__Supplied entries__:
*** Block opens ***

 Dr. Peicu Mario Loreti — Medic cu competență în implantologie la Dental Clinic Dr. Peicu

*** Block closes ***
*** Block opens ***

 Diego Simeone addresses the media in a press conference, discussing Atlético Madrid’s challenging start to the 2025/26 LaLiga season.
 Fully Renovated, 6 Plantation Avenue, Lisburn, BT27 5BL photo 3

*** Block closes ***

__How to complete this task__:
With the line holding "Diego Simeone addresses" as the first and the line holding "Fully Renovated, 6" as the last, set down that range of the entries above exactly, and nothing else.

__Expected answer__:
 Diego Simeone addresses the media in a press conference, discussing Atlético Madrid’s challenging start to the 2025/26 LaLiga season.
 Fully Renovated, 6 Plantation Avenue, Lisburn, BT27 5BL photo 3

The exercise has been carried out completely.